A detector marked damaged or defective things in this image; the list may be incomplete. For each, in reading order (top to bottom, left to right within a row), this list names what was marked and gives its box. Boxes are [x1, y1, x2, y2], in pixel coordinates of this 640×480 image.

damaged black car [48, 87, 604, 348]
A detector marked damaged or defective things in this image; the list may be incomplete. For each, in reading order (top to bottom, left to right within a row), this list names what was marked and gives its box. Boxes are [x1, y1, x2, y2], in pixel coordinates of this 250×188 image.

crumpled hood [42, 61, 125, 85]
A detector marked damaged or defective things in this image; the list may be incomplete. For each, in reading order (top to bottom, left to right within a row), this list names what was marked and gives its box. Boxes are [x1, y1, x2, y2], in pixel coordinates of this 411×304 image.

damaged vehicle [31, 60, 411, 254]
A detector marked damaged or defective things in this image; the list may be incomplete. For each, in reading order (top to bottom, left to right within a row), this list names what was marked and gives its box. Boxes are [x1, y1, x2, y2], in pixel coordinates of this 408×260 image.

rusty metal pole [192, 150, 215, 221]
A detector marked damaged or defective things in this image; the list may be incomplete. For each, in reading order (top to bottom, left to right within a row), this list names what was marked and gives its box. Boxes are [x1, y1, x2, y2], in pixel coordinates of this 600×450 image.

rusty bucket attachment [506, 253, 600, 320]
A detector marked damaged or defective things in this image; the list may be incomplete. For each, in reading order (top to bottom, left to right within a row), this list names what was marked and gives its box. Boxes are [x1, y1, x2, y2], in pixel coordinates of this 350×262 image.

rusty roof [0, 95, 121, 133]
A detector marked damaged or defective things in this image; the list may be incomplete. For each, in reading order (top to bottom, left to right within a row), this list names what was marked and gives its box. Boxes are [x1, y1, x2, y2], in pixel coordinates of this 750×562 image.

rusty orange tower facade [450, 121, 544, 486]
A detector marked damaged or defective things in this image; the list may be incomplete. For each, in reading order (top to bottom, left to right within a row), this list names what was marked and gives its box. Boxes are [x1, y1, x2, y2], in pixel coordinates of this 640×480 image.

→ **Exercise instructions**: From top to bottom, repeat the data above without alteration.

→ **Task solution**:
A detector marked damaged or defective things in this image; the list may be incomplete. For each, in reading order (top to bottom, left to right within a row), this list names what was marked and gives its box. Boxes are [x1, y1, x2, y2], in pixel coordinates of this 640×480 image.

damaged black car [48, 87, 604, 348]
A detector marked damaged or defective things in this image; the list may be incomplete. For each, in reading order (top to bottom, left to right within a row), this list names what was marked and gives its box. Boxes are [x1, y1, x2, y2], in pixel coordinates of this 250×188 image.

crumpled hood [42, 61, 125, 85]
A detector marked damaged or defective things in this image; the list may be incomplete. For each, in reading order (top to bottom, left to right within a row), this list names what was marked and gives its box. Boxes are [x1, y1, x2, y2], in pixel coordinates of this 411×304 image.

damaged vehicle [31, 60, 411, 254]
A detector marked damaged or defective things in this image; the list may be incomplete. For each, in reading order (top to bottom, left to right within a row), this list names what was marked and gives its box. Boxes are [x1, y1, x2, y2], in pixel coordinates of this 408×260 image.

rusty metal pole [192, 150, 215, 221]
A detector marked damaged or defective things in this image; the list may be incomplete. For each, in reading order (top to bottom, left to right within a row), this list names what was marked and gives its box. Boxes are [x1, y1, x2, y2], in pixel coordinates of this 600×450 image.

rusty bucket attachment [506, 253, 600, 320]
A detector marked damaged or defective things in this image; the list may be incomplete. For each, in reading order (top to bottom, left to right within a row), this list names what was marked and gives its box. Boxes are [x1, y1, x2, y2], in pixel coordinates of this 350×262 image.

rusty roof [0, 95, 121, 133]
A detector marked damaged or defective things in this image; the list may be incomplete. For each, in reading order (top to bottom, left to right within a row), this list names what was marked and gives its box. Boxes are [x1, y1, x2, y2], in pixel coordinates of this 750×562 image.

rusty orange tower facade [450, 121, 544, 486]
A detector marked damaged or defective things in this image; the list may be incomplete. For each, in reading order (top to bottom, left to right within a row), this list names what was marked and gives its box. Boxes are [x1, y1, x2, y2], in pixel coordinates of this 640×480 image.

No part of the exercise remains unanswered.